> _WHAT YOU WILL DO_:
Reproduce the records below in full and word for word, excluding pictures.

━━━━━ INPUT FOR THIS TASK

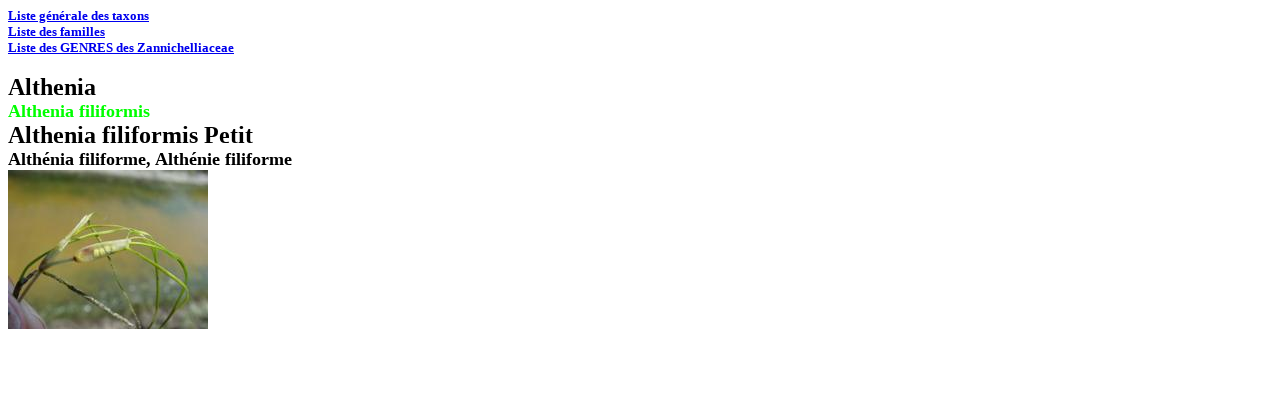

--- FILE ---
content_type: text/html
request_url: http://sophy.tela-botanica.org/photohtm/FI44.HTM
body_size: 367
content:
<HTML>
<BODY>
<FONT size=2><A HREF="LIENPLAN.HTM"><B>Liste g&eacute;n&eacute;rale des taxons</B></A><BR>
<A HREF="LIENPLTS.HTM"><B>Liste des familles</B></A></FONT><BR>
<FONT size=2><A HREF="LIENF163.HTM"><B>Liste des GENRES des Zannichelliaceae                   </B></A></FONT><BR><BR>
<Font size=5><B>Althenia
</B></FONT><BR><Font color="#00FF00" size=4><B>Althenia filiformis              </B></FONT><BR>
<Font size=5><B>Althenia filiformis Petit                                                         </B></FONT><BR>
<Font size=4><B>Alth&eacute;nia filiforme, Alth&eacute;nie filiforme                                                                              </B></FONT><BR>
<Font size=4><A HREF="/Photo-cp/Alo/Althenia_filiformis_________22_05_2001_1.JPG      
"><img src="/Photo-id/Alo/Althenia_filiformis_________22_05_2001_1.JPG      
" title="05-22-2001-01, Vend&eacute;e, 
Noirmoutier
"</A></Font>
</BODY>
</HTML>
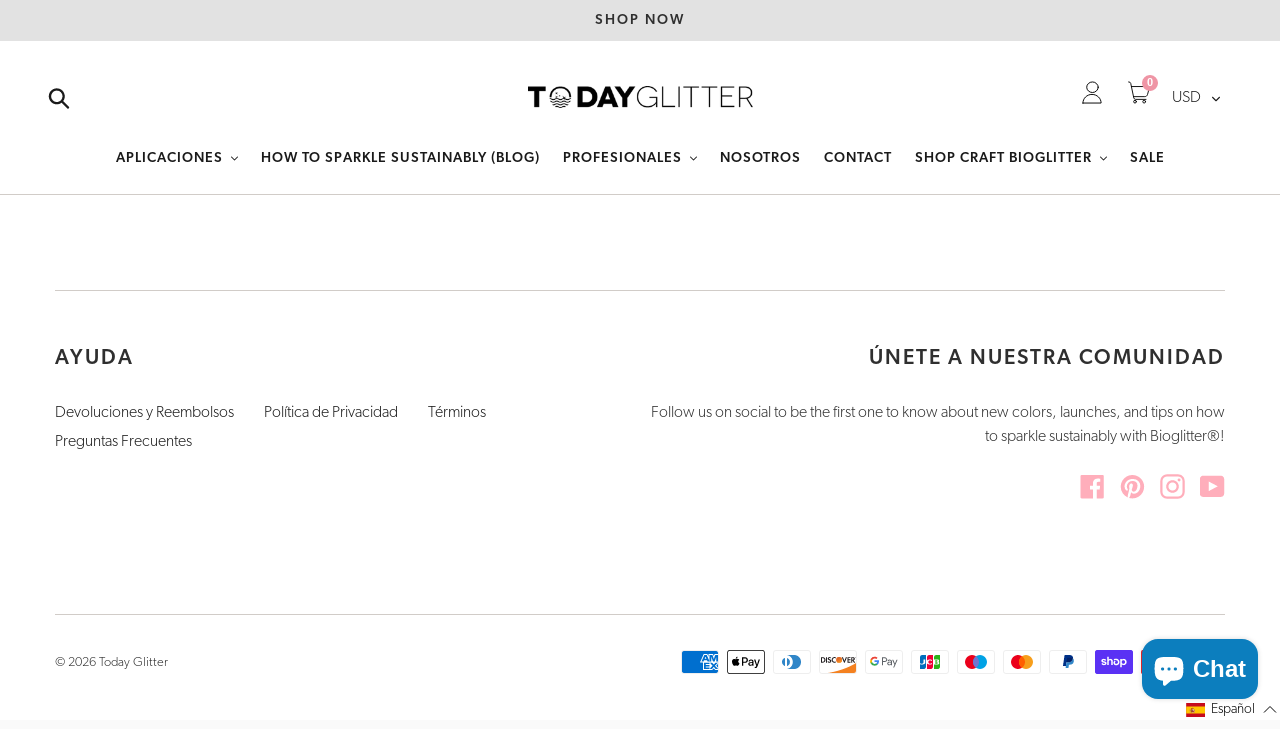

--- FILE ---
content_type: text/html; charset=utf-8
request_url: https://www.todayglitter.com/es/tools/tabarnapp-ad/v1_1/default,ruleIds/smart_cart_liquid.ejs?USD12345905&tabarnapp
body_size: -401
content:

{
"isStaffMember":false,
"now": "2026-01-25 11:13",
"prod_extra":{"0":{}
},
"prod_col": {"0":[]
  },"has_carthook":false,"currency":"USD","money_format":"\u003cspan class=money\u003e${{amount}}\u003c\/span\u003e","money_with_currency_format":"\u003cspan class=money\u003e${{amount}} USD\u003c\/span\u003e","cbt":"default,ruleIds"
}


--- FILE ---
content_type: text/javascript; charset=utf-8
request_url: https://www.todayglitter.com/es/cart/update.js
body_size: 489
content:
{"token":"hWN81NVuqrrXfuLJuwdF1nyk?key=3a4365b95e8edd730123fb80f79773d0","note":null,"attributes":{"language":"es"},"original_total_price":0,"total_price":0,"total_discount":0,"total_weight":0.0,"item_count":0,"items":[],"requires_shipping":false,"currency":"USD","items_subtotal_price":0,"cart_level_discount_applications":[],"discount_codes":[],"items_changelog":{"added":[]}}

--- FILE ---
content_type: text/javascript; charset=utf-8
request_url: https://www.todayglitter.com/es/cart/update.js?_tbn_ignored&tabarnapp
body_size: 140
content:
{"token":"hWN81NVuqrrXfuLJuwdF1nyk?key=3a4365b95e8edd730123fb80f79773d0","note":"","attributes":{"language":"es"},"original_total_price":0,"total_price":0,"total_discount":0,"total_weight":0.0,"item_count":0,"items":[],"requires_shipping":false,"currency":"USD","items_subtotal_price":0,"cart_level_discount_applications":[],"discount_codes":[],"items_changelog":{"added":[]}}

━━━━━━━━━━

> _RESULT OF THE EXERCISE_:
--- FILE ---
content_type: text/html
request_url: http://sophy.tela-botanica.org/photohtm/FI44.HTM
body_size: 367
content:
<HTML>
<BODY>
<FONT size=2><A HREF="LIENPLAN.HTM"><B>Liste g&eacute;n&eacute;rale des taxons</B></A><BR>
<A HREF="LIENPLTS.HTM"><B>Liste des familles</B></A></FONT><BR>
<FONT size=2><A HREF="LIENF163.HTM"><B>Liste des GENRES des Zannichelliaceae                   </B></A></FONT><BR><BR>
<Font size=5><B>Althenia
</B></FONT><BR><Font color="#00FF00" size=4><B>Althenia filiformis              </B></FONT><BR>
<Font size=5><B>Althenia filiformis Petit                                                         </B></FONT><BR>
<Font size=4><B>Alth&eacute;nia filiforme, Alth&eacute;nie filiforme                                                                              </B></FONT><BR>
<Font size=4><A HREF="/Photo-cp/Alo/Althenia_filiformis_________22_05_2001_1.JPG      
"><img src="/Photo-id/Alo/Althenia_filiformis_________22_05_2001_1.JPG      
" title="05-22-2001-01, Vend&eacute;e, 
Noirmoutier
"</A></Font>
</BODY>
</HTML>

--- FILE ---
content_type: text/html; charset=utf-8
request_url: https://www.todayglitter.com/es/tools/tabarnapp-ad/v1_1/default,ruleIds/smart_cart_liquid.ejs?USD12345905&tabarnapp
body_size: -401
content:

{
"isStaffMember":false,
"now": "2026-01-25 11:13",
"prod_extra":{"0":{}
},
"prod_col": {"0":[]
  },"has_carthook":false,"currency":"USD","money_format":"\u003cspan class=money\u003e${{amount}}\u003c\/span\u003e","money_with_currency_format":"\u003cspan class=money\u003e${{amount}} USD\u003c\/span\u003e","cbt":"default,ruleIds"
}


--- FILE ---
content_type: text/javascript; charset=utf-8
request_url: https://www.todayglitter.com/es/cart/update.js
body_size: 489
content:
{"token":"hWN81NVuqrrXfuLJuwdF1nyk?key=3a4365b95e8edd730123fb80f79773d0","note":null,"attributes":{"language":"es"},"original_total_price":0,"total_price":0,"total_discount":0,"total_weight":0.0,"item_count":0,"items":[],"requires_shipping":false,"currency":"USD","items_subtotal_price":0,"cart_level_discount_applications":[],"discount_codes":[],"items_changelog":{"added":[]}}

--- FILE ---
content_type: text/javascript; charset=utf-8
request_url: https://www.todayglitter.com/es/cart/update.js?_tbn_ignored&tabarnapp
body_size: 140
content:
{"token":"hWN81NVuqrrXfuLJuwdF1nyk?key=3a4365b95e8edd730123fb80f79773d0","note":"","attributes":{"language":"es"},"original_total_price":0,"total_price":0,"total_discount":0,"total_weight":0.0,"item_count":0,"items":[],"requires_shipping":false,"currency":"USD","items_subtotal_price":0,"cart_level_discount_applications":[],"discount_codes":[],"items_changelog":{"added":[]}}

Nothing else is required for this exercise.